Entries taken from a collection
########

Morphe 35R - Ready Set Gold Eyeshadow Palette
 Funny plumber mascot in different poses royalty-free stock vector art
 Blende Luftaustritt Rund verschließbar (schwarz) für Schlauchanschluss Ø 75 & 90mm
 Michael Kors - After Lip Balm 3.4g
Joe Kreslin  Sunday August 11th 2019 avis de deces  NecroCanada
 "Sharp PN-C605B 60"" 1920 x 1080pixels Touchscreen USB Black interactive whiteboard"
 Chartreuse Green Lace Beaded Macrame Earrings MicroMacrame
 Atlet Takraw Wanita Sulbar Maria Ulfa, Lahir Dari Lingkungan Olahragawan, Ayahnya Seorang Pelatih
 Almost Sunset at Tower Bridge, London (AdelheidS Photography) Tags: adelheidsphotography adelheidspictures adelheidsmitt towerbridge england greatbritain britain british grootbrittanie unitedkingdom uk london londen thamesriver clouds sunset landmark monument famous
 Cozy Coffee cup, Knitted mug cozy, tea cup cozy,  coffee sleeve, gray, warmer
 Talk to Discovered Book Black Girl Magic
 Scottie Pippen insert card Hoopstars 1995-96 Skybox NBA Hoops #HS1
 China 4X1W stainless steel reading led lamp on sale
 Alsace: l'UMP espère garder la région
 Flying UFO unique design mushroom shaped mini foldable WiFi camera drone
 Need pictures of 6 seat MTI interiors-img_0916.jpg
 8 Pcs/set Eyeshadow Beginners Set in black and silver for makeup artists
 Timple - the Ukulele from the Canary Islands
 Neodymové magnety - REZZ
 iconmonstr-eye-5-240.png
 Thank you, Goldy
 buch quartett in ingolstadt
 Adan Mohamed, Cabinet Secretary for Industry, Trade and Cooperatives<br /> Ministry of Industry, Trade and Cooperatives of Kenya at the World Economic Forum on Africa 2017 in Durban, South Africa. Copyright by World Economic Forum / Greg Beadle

########

> **EXERCISE GOAL**: In full and without changes, give the data above once more.

> **RESPONSE TO THIS EXERCISE**:
Morphe 35R - Ready Set Gold Eyeshadow Palette
 Funny plumber mascot in different poses royalty-free stock vector art
 Blende Luftaustritt Rund verschließbar (schwarz) für Schlauchanschluss Ø 75 & 90mm
 Michael Kors - After Lip Balm 3.4g
Joe Kreslin  Sunday August 11th 2019 avis de deces  NecroCanada
 "Sharp PN-C605B 60"" 1920 x 1080pixels Touchscreen USB Black interactive whiteboard"
 Chartreuse Green Lace Beaded Macrame Earrings MicroMacrame
 Atlet Takraw Wanita Sulbar Maria Ulfa, Lahir Dari Lingkungan Olahragawan, Ayahnya Seorang Pelatih
 Almost Sunset at Tower Bridge, London (AdelheidS Photography) Tags: adelheidsphotography adelheidspictures adelheidsmitt towerbridge england greatbritain britain british grootbrittanie unitedkingdom uk london londen thamesriver clouds sunset landmark monument famous
 Cozy Coffee cup, Knitted mug cozy, tea cup cozy,  coffee sleeve, gray, warmer
 Talk to Discovered Book Black Girl Magic
 Scottie Pippen insert card Hoopstars 1995-96 Skybox NBA Hoops #HS1
 China 4X1W stainless steel reading led lamp on sale
 Alsace: l'UMP espère garder la région
 Flying UFO unique design mushroom shaped mini foldable WiFi camera drone
 Need pictures of 6 seat MTI interiors-img_0916.jpg
 8 Pcs/set Eyeshadow Beginners Set in black and silver for makeup artists
 Timple - the Ukulele from the Canary Islands
 Neodymové magnety - REZZ
 iconmonstr-eye-5-240.png
 Thank you, Goldy
 buch quartett in ingolstadt
 Adan Mohamed, Cabinet Secretary for Industry, Trade and Cooperatives<br /> Ministry of Industry, Trade and Cooperatives of Kenya at the World Economic Forum on Africa 2017 in Durban, South Africa. Copyright by World Economic Forum / Greg Beadle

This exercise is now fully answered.